Sandvox – PHP & MySQL

SQL – Removing duplicate records

October 31, 2012  |  Posted by admin |  Comments Closed


Sometimes when a database does not have a primary or unique key defined it is easy to end up with duplicate records in a table. Ensuring a correct data model is important but sometimes things can be overlooked. Now that it has happened we now need to find a way of removing these duplicate entries.

Firstly to identify a duplicate entry we need to determine what fields should be considered in determining a duplicate. For instance if we had a table invoices, we could say that the field invoice_number should be unique and we would check based on just this field. In a lab we could say that the fields batch_date and batch_number (where batch number is reset on a daily basis) represent the uniqueness of the data.

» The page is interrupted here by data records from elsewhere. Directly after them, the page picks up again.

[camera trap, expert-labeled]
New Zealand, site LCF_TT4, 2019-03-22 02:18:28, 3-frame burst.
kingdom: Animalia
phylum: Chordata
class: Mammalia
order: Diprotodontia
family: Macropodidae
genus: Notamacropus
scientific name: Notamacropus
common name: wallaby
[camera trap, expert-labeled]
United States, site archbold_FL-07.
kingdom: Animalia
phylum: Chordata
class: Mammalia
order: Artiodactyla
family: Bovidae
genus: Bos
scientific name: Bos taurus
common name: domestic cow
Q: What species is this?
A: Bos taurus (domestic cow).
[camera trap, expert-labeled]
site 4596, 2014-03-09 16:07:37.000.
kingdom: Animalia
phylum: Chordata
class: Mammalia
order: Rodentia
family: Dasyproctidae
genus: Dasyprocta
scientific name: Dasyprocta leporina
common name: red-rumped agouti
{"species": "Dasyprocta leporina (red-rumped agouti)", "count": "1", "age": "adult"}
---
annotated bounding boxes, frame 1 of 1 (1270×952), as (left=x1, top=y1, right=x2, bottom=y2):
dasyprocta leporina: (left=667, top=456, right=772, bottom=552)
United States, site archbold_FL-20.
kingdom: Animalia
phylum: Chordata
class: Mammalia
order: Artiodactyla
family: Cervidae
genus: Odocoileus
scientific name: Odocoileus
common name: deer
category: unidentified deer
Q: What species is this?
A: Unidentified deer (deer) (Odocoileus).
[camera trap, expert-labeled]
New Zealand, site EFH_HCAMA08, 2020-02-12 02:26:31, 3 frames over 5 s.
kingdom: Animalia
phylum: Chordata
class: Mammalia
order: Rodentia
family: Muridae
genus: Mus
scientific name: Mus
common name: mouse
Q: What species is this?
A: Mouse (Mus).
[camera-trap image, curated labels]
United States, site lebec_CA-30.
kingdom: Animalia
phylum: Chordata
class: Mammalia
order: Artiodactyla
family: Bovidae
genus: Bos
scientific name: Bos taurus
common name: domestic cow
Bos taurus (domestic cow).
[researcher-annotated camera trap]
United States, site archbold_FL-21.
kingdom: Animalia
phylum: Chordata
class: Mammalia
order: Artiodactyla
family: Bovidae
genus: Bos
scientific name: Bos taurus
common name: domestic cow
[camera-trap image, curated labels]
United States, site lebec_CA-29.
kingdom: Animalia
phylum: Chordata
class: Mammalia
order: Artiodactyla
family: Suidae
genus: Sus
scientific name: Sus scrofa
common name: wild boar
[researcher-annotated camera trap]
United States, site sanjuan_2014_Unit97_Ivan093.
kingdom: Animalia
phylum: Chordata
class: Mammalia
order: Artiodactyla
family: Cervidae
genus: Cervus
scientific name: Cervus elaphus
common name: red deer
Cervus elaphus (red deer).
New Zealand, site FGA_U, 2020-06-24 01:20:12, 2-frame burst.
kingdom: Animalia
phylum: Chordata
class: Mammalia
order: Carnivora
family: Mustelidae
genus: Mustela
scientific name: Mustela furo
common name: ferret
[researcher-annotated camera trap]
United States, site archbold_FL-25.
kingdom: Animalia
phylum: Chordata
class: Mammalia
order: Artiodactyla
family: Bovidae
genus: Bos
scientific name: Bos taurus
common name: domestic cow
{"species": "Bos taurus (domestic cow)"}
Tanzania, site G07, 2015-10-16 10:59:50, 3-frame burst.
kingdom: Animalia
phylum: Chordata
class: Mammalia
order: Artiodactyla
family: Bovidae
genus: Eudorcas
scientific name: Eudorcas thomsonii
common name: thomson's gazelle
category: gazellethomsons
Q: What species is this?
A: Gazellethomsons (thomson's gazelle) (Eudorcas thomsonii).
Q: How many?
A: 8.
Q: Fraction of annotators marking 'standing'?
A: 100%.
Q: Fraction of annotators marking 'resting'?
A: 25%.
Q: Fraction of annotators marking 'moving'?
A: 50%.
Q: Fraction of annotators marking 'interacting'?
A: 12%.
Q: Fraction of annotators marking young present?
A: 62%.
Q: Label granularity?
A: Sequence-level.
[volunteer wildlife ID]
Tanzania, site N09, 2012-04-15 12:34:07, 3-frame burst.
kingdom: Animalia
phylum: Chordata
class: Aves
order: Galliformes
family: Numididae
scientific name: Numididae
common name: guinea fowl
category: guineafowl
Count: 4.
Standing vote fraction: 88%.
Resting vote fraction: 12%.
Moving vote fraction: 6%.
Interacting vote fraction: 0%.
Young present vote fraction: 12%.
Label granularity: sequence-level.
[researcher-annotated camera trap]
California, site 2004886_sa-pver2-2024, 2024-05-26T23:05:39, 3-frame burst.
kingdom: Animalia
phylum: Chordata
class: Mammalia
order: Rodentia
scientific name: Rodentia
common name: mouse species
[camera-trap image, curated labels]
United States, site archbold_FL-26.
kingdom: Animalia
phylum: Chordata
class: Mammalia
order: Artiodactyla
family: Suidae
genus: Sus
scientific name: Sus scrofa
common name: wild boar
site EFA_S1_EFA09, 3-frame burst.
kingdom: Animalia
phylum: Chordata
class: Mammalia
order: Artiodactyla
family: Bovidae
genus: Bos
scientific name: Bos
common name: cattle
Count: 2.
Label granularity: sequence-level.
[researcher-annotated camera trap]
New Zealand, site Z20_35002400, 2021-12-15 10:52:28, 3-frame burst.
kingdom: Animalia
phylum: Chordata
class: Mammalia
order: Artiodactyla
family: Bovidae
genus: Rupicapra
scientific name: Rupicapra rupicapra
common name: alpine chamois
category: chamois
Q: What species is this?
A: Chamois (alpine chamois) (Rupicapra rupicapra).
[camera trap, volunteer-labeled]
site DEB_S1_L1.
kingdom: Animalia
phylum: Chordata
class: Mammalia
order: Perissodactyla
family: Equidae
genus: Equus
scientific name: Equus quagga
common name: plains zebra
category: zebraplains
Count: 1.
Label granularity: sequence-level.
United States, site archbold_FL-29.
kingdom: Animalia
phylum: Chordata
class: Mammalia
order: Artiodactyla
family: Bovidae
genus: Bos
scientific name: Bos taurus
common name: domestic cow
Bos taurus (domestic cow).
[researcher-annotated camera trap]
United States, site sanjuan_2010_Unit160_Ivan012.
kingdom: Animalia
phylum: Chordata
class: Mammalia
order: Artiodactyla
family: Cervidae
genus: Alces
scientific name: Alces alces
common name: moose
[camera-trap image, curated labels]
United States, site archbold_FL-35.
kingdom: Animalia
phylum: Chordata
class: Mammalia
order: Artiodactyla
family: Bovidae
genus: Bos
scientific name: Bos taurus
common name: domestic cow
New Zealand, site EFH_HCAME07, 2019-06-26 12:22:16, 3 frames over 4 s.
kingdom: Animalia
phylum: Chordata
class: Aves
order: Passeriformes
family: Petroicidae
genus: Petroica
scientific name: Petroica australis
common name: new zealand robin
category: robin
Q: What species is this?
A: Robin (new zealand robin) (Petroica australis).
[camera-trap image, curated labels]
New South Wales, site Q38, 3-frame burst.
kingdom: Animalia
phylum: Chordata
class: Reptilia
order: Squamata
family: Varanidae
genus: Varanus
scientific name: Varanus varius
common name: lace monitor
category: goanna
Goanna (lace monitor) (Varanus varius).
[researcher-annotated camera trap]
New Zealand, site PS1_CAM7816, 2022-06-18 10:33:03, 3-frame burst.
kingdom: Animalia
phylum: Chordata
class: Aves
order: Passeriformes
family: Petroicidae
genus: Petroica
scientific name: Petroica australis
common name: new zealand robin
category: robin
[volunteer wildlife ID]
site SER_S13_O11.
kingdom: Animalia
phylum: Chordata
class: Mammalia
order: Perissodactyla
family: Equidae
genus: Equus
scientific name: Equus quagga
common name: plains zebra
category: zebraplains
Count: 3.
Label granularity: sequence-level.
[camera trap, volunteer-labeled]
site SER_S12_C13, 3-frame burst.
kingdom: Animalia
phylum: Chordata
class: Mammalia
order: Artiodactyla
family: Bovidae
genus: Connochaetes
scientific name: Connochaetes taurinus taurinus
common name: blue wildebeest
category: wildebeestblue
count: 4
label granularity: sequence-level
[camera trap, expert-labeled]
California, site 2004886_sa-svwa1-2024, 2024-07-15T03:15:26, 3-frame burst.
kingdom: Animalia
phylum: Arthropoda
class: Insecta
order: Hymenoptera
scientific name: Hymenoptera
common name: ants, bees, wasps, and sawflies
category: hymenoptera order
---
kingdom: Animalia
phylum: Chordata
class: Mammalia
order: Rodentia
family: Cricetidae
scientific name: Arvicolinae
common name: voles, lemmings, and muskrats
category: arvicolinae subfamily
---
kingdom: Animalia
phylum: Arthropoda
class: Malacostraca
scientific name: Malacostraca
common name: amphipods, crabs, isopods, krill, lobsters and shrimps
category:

To determine the records with duplicate entries we would issue the following command:

SELECT invoice_number FROM invoices GROUP BY invoice_number HAVING COUNT(*) > 1;

or

SELECT batch_date, batch_number FROM batches GROUP BY batch_date, batch_number HAVING COUNT(*) > 1;


What this is saying is lets focus on entries that have a count per unique fields greater than 1. It is important not to check for the count per unique fields equal to 2 as there could be entries with more than 2.

Now that we can easily identify the duplicate records we now need to determine which ones should be removed. If we were to use the unique fields in a DELETE statement we would remove all entries.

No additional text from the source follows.